Premier constat une fois lancé dans sa course : ROMO est singulièrement plus silencieux que ses congénères, son niveau sonore ne dépassant pas les 60 dB (A), comme mesuré au sonomètre. Certains modèles atteignent jusqu’à 70 dB (A), ce qui exclue de les utiliser dans son bureau, lorsque l’on télétravaille, par exemple, sans qu’ils nous dérangent. Là rien de tout cela. Et lorsque ROMO vide dans sa base les saletés, poils et cheveux collectés, il n’effectue cette tâche qu’à chaque début de cycle, et non à chaque fin de nettoyage. Ce qui n’est pas si bête.
Une puissance parmi les meilleures
Autre particularité : la machine dispose de petits bras articulés, tant pour ses balais avant que pour ses épaisses lingettes de lavage arrière. Lorsqu’elle doit travailler dans un coin, nettoyer autour d’un pied de table, ou l’angle d’un meuble, les petits bras se déplient automatiquement, assurant un nettoyage beaucoup plus précis, donc plus efficace, autour des obstacles rencontrés. Et si un tapis se trouve sur le chemin de ROMO, les lingettes se rétractent sous l’appareil lors de son passage, n’autorisant que l’aspiration des saletés.
À noter que la puissance d’aspiration de 25.000 Pa du ROMO P est l’une des plus importantes du marché. À notre connaissance, seul le Dreame X50 fait mieux, avec 30.000 Pa. Reste qu’il est possible de programmer trois niveaux de puissance (et de débit d’eau) pour chaque pièce ou zone à nettoyer. Comme pour « insister » autour de la litière du chat ou des toilettes…

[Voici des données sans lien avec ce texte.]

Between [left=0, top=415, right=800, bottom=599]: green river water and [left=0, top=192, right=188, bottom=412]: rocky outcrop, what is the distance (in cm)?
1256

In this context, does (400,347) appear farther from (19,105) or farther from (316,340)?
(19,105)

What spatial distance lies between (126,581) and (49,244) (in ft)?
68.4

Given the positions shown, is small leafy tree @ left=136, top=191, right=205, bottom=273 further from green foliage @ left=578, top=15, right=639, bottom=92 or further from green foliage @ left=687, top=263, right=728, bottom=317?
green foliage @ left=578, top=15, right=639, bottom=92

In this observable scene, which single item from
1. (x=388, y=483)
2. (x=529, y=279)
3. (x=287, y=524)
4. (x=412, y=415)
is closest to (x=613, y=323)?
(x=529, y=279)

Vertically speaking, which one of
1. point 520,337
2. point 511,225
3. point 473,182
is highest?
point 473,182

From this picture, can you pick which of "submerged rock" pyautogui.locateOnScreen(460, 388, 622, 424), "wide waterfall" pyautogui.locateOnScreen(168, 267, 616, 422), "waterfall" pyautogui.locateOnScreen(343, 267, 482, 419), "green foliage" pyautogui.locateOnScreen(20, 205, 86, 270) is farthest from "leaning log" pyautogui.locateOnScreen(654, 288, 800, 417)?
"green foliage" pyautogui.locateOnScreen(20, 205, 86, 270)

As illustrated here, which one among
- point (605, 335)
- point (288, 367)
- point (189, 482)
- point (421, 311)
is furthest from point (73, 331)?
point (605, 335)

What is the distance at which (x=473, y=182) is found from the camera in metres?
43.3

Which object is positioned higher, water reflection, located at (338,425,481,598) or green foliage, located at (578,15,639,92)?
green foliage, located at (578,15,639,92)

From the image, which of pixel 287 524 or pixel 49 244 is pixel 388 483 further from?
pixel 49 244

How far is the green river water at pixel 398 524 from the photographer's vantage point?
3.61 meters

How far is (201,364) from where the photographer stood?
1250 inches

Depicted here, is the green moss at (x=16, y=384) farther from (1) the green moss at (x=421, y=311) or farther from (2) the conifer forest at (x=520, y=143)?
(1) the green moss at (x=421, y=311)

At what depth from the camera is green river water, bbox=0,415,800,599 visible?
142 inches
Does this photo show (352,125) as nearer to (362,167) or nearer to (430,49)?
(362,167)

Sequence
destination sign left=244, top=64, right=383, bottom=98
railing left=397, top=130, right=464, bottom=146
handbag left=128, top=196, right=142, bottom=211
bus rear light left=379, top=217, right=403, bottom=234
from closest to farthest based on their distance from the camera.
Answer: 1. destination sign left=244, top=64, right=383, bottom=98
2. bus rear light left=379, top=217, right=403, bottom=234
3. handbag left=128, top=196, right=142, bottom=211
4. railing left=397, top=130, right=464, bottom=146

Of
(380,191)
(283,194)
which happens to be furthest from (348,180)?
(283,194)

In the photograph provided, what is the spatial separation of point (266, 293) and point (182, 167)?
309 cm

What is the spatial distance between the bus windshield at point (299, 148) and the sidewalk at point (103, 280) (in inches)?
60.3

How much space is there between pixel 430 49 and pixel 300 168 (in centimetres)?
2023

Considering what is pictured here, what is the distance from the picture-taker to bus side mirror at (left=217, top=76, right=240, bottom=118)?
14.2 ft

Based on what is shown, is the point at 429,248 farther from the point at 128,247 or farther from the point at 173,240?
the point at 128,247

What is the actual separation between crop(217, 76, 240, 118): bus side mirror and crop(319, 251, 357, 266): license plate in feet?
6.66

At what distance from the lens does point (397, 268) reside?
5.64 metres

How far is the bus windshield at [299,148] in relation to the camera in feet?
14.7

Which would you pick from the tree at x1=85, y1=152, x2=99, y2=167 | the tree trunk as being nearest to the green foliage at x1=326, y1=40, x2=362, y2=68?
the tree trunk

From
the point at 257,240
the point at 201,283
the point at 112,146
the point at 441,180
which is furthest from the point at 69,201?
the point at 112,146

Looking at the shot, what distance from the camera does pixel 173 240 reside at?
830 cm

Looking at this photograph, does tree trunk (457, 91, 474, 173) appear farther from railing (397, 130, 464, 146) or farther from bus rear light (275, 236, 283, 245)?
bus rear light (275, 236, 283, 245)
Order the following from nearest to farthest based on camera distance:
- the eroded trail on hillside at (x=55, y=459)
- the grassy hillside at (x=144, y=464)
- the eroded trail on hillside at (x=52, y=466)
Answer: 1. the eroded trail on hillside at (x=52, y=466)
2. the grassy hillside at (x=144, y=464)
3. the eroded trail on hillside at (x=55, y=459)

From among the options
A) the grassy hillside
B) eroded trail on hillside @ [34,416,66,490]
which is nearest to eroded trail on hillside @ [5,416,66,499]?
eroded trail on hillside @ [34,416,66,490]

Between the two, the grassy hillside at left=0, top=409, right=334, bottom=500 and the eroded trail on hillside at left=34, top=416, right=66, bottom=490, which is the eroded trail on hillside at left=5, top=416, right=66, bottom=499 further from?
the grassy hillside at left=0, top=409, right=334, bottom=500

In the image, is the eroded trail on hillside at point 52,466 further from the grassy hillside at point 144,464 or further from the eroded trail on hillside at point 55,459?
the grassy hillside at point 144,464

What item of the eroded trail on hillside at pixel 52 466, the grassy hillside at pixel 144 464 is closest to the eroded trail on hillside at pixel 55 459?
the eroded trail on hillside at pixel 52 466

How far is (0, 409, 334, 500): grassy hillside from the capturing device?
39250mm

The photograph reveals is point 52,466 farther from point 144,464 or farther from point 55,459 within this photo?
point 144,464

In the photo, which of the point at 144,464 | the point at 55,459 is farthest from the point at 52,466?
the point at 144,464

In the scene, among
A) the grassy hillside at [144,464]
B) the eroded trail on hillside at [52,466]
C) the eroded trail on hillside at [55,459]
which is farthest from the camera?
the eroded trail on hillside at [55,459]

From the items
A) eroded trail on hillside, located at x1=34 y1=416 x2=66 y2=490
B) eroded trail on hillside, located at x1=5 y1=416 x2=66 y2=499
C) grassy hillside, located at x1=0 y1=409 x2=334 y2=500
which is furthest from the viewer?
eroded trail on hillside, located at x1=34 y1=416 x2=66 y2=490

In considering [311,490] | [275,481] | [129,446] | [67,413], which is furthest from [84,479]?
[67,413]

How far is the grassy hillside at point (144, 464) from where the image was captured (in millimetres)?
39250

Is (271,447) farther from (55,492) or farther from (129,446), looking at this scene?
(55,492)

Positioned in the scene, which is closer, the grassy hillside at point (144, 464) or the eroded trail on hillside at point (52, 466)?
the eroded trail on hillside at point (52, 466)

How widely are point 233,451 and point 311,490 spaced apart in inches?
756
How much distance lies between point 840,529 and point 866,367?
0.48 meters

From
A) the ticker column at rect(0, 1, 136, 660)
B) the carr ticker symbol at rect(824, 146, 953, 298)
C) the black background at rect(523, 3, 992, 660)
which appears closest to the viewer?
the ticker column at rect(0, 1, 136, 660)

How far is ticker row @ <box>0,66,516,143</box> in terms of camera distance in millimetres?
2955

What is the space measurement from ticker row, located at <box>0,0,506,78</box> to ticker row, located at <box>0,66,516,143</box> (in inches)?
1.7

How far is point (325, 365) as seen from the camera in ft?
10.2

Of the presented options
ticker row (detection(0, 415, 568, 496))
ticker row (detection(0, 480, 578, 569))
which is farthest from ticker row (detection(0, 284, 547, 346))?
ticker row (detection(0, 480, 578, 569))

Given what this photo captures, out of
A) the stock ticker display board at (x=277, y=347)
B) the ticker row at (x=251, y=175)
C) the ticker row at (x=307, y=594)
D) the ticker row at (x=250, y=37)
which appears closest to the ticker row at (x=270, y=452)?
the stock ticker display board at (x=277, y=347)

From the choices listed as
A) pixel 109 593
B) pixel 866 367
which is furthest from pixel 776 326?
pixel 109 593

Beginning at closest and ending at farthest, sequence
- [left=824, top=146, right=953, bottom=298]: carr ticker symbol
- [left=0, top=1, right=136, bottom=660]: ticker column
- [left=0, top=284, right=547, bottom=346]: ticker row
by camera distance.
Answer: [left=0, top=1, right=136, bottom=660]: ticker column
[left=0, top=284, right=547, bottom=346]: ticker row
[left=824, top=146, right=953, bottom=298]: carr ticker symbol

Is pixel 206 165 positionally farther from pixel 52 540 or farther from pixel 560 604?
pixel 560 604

Notre dossier sur les produits «DJI»Bémol cependant : même dépourvu de l’excroissance sur le dessus souvent imposée par la présence d’un LiDAR, l’épaisseur de ROMO reste assez importante : 98 mm. Néanmoins, lorsqu’il s’aventure sous un meuble, il allume, seul, une petite bande LED à l’avant pour y voir plus clair. Un peu comme lorsque s’allument les phares d’un véhicule en entrant dans un tunnel. Amusant, également : les deux caméras que le robot utilise pour identifier les objets peuvent également être employées pour effectuer une petite surveillance de son intérieur depuis son smartphone. L’idée n’est pas nouvelle (LG l’avait initiée il y a de nombreuses années), mais c’est un petit « plus » bienvenu.
Lorsqu’il rentre à sa base, ROMO va gérer seul son entretien. Se recharger, nettoyer ses lingettes, vider son bac (au démarrage) dans un sac traité aux UV (capacité : 2,4 l), mais aussi faire le plein d’eau propre (depuis son bac de 4 l), évacuer son eau sale (dans son bac de 3,2 l). Et s’approvisionner en détergeant et désodorisant. Ces produits sont vendus par cartouches de 400 et 200 ml (15,99 euros l’unité) pour l’entretien des sols et des lingettes. Que l’on se rassure : on peut en programmer l’usage, comme ne définir l’emploi de détergent que pour le sol de la cuisine. Ce qui permet de faire des économies.
À l’arrivée, DJI promet 200 jours d’utilisation sans entretien. Un argument franchement difficilement vérifiable, qui dépend évidemment de la fréquence d’utilisation de la machine et des surfaces qu’elle entretient.
Reste, avec une autonomie jusqu’à 3 heures, une vraie machine de guerre, qui place encore un peu plus haut le curseur sur l’échelle de la qualité du nettoyage. Par-delà un design qui le distingue, le ROMO P aspire fort, avec un niveau de bruit faible, lave bien, avec une précision maniaque, et dispose d’une station pratiquement autonome. Coup d’essai, coup de maître ? Ce début tonitruant du fabricant chinois dans un univers qui n’était pas le sien peut laisser présager de futures initiatives pour lesquelles nous ne sommes peut-être encore pas tout à fait prêts.